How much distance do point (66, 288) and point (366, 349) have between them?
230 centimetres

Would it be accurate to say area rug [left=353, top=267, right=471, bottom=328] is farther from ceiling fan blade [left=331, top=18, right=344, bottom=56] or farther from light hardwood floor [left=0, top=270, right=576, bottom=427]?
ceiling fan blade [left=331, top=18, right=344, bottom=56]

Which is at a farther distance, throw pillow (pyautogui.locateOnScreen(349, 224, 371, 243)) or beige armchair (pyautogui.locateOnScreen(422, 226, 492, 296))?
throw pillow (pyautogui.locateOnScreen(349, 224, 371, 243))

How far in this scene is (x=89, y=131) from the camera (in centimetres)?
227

****************

* _CHALLENGE_: Can you restate every record above word for word?

* _EXERCISE ANSWER_:
How much distance do point (66, 288) and point (366, 349) have between them?
230 centimetres

Would it be accurate to say area rug [left=353, top=267, right=471, bottom=328] is farther from ceiling fan blade [left=331, top=18, right=344, bottom=56] or farther from light hardwood floor [left=0, top=270, right=576, bottom=427]?
ceiling fan blade [left=331, top=18, right=344, bottom=56]

Which is at a farther distance, throw pillow (pyautogui.locateOnScreen(349, 224, 371, 243)) or beige armchair (pyautogui.locateOnScreen(422, 226, 492, 296))?
throw pillow (pyautogui.locateOnScreen(349, 224, 371, 243))

How far in this scene is (x=89, y=131) from the camera (in centimetres)?
227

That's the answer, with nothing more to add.